L’Etat face à "l'individu total"

Le Monde des livres, 03/10/2003

Alexandra Laignel-Lavastine

Compte rendu : La condition historique de Marcel Gauchet. Entretiens avec François Azouvi et Sylvain Piron, Stock, "Les Essais", 354 p.

Marcel Gauchet est devenu une référence incontournable pour tous ceux qui s'inquiètent des pathologies liées au développement de l'individualisme démocratique. Qu'observe en effet le philosophe depuis une dizaine d'années ? Que nos démocraties victorieuses sont aussi malheureuses. Nous sommes certes sortis de l'âge totalitaire où l'individu se voyait nié au profit du collectif. Mais pour entrer dans ce qu'il nomme "la deuxième crise de la démocratie".

Nous basculons, autrement dit, vers l'autre pôle, le principal danger venant désormais de l'affirmation sans limites d'individus qui estiment ne rien devoir à la société mais exigent tout d'elle, comme en témoigne la demande sécuritaire. Bref, "nous ne risquons plus l'Etat total, mais la déroute de l'Etat devant l'individu total", explique Marcel Gauchet dans La Condition historique. L'enjeu est de taille, la question étant de savoir dans quelle mesure l'exercice de la politique reste envisageable dans ces conditions.

Cette analyse ne fut pas sans susciter divers malentendus, le plus récent consistant à y soupçonner une pensée de déclin.
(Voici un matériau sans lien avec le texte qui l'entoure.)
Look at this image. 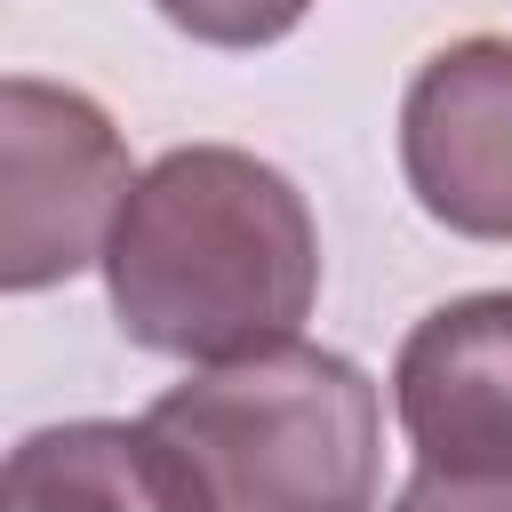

C'est dire l'opportunité de ce passionnant livre d'entretiens, un exercice auquel François Azouvi s'était déjà livré avec Paul Ricœur en 1995. Néo-réac, Marcel Gauchet ? « Je suis démocrate et socialiste parce que je pense qu'il est possible d'aménager le fait libéral dans le sens du gouvernement des hommes par eux-mêmes et de la justice sociale ». Un chantier qui, selon lui, passe par une priorité : la réforme de l'Etat. Tour de force de François Azouvi, qui parvient ainsi à faire passer cet "observateur du contemporain", comme il se plaît à se définir lui-même, du diagnostic, où il excelle, à la proposition, moins visible dans ses ouvrages.

LA SORTIE DU RELIGIEUX

Mais pour la première fois, l'auteur du Désenchantement du monde (1985) entreprend aussi de raconter son itinéraire personnel et intellectuel, assez atypique. Il revient sur ses origines modestes, son passage par l'école normale d'instituteurs, l'effervescence de 1968 et ses sympathies d'alors pour "les marges spontanéistes du gauchisme". Il évoque ses rencontres décisives, avec Claude Lefort puis l'ethnologue Pierre Clastres, sans oublier ce qui fait l'une des originalités de son parcours : sa qualité d'homme de revue, à Textures puis à Libre, et enfin au Débat qu'il dirige avec Pierre Nora depuis 1980. Sa façon à lui d'être "un citoyen de la République des lettres".

Autre avantage de la forme dialoguée : elle permet de ressaisir dans leur unité les travaux très variés de Marcel Gauchet sur la Révolution française ou les débuts de la psychiatrie. Ainsi voit-on mieux se dessiner le fil conducteur d'une œuvre tout entière consacrée à explorer les conséquences de ce bouleversement majeur que représentent la sortie du religieux et l'avènement du sujet moderne. En somme, le portrait d'un esprit libre doublé d'un homme de gauche débarrassé des illusions de la radicalité critique.